WORK TO BE COMPLETED
Look through the listing below and report every line that contains "camera".

***

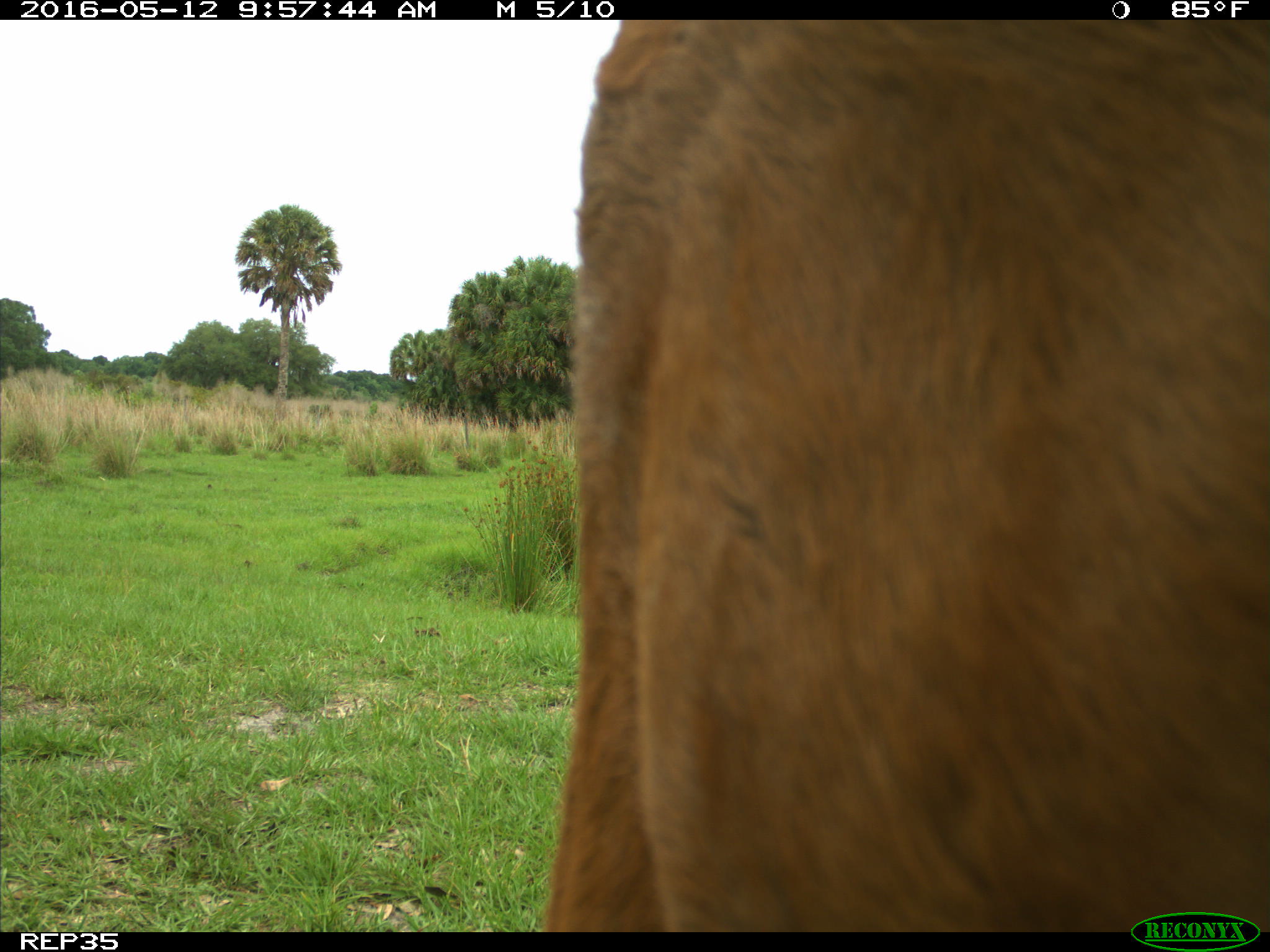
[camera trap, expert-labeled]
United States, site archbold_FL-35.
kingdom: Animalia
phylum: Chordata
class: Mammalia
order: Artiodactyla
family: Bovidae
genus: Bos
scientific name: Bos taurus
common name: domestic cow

***

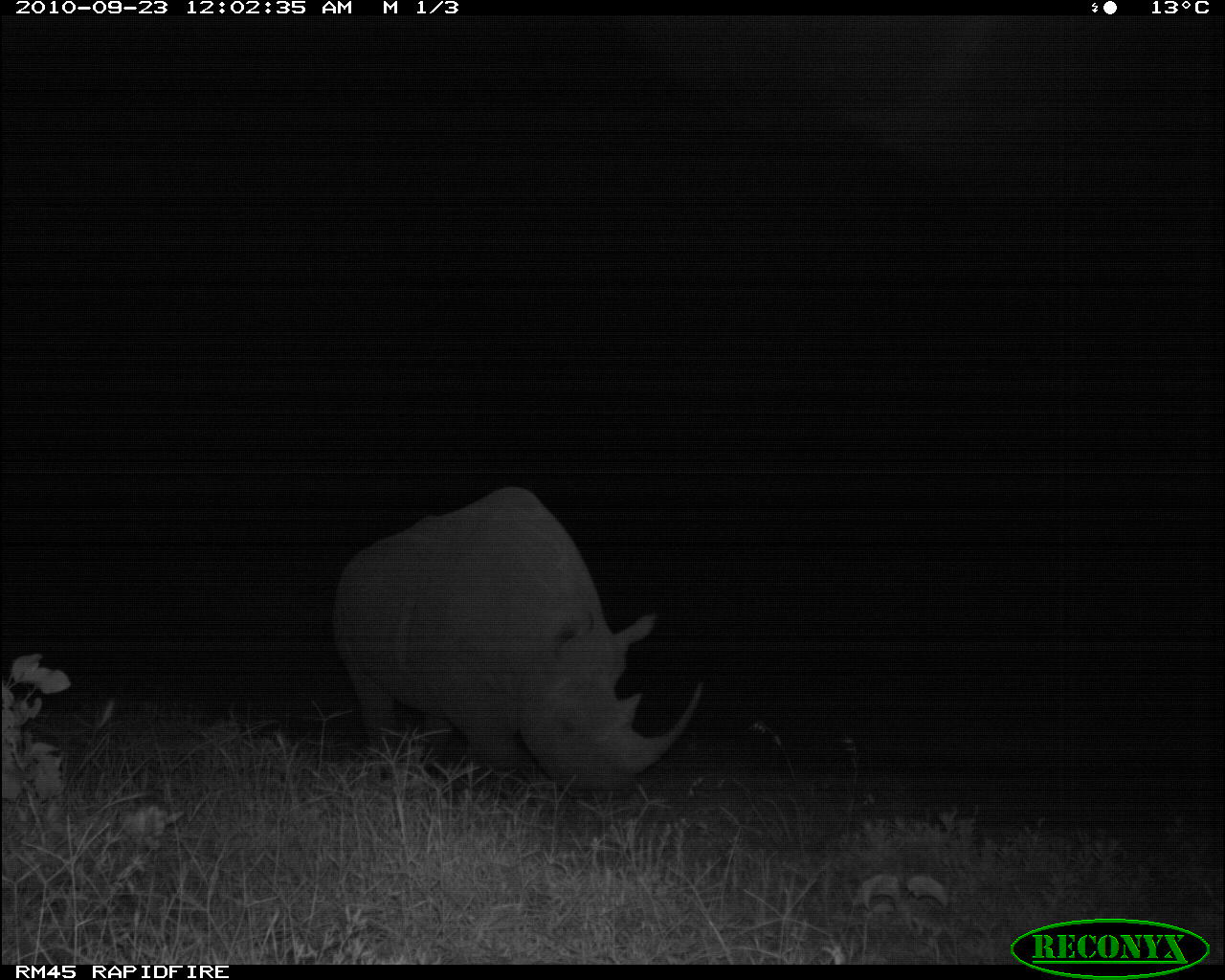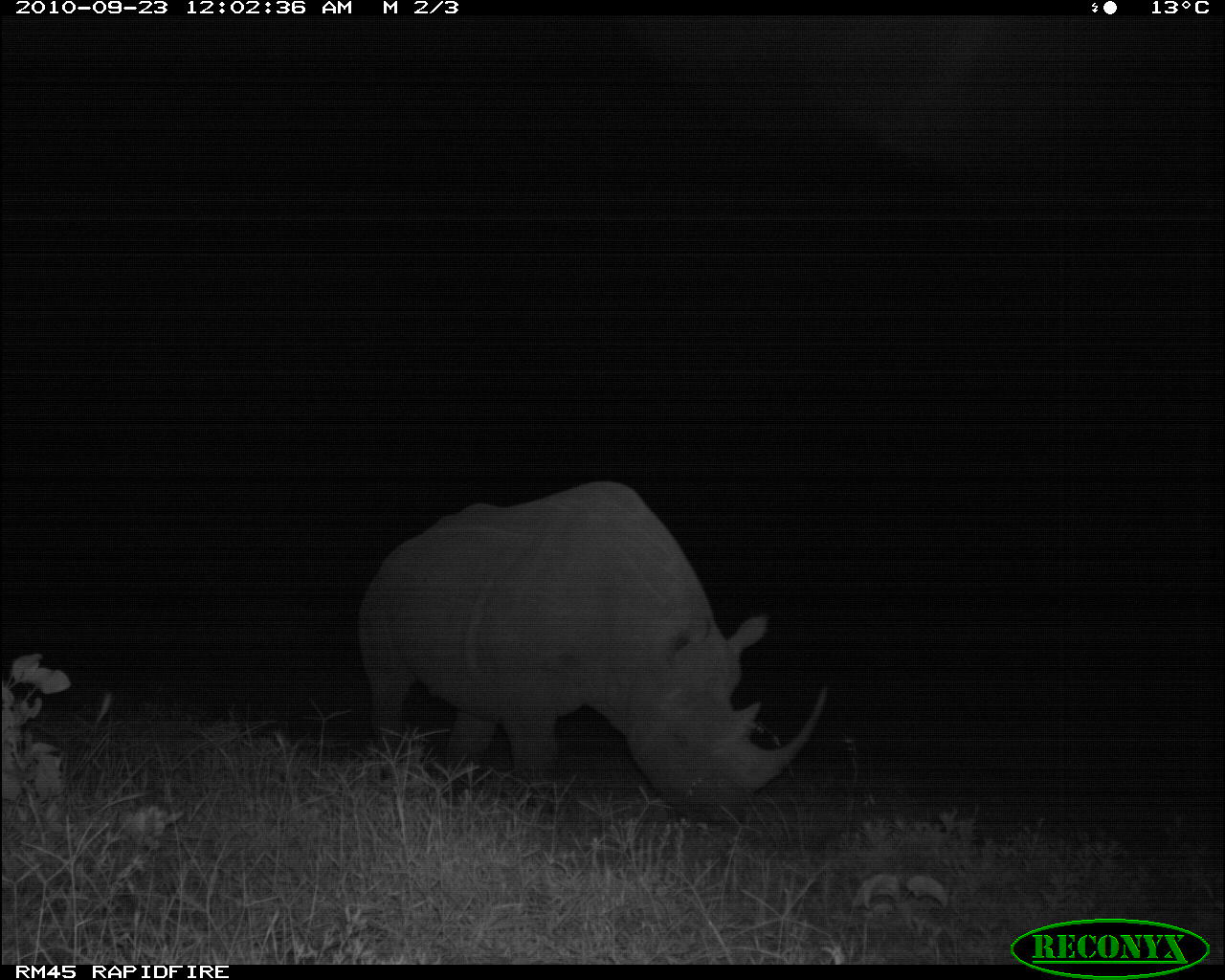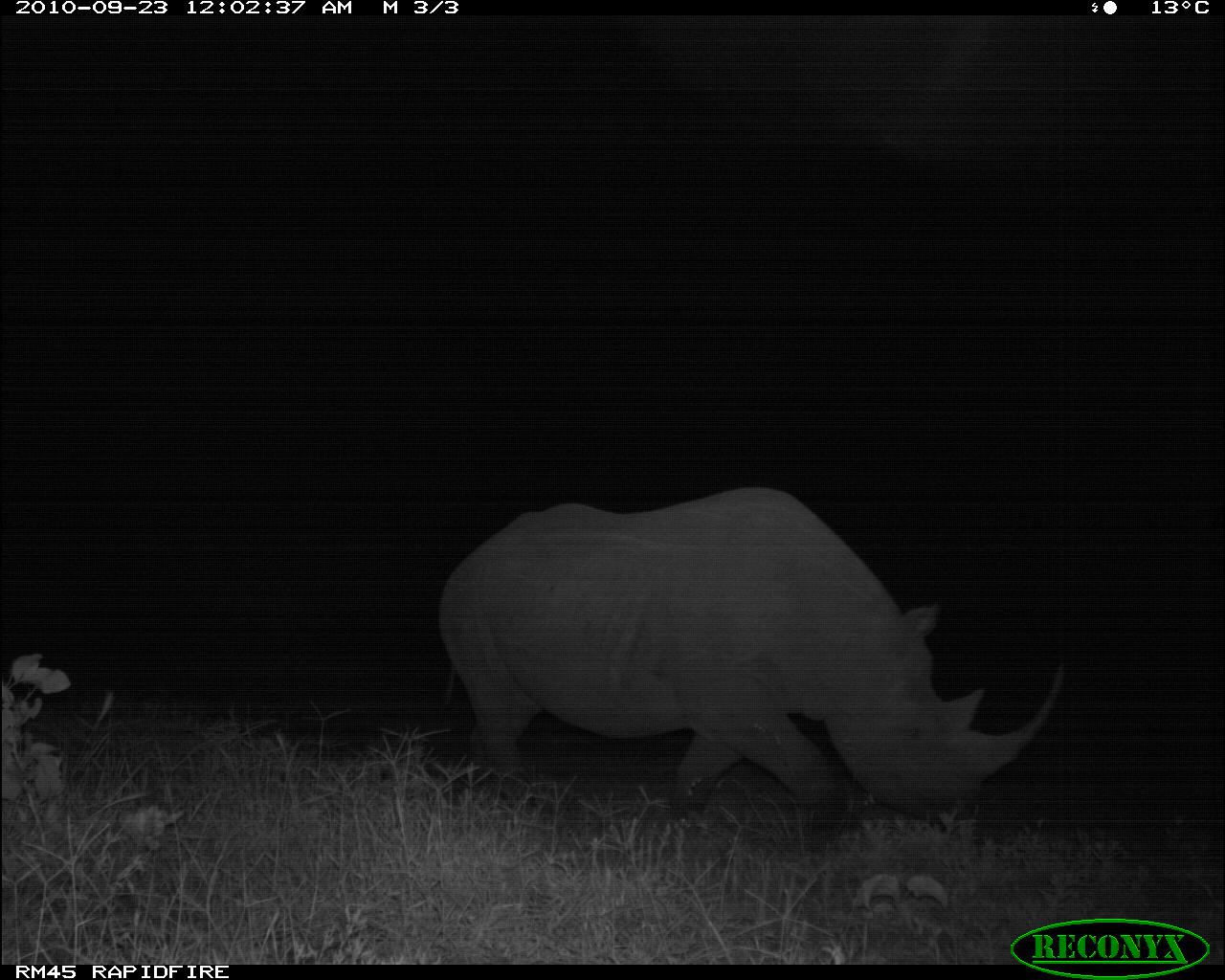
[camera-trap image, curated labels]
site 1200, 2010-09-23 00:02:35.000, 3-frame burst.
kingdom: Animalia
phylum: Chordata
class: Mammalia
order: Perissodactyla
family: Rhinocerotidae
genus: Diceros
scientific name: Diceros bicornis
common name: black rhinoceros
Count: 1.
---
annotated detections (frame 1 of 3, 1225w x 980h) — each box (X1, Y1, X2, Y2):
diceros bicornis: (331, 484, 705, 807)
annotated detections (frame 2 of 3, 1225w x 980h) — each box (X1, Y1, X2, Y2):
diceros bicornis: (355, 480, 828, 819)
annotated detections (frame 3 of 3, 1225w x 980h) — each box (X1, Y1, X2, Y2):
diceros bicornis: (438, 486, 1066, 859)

***

OUTPUT OF THE EXERCISE
[camera trap, expert-labeled]
[camera-trap image, curated labels]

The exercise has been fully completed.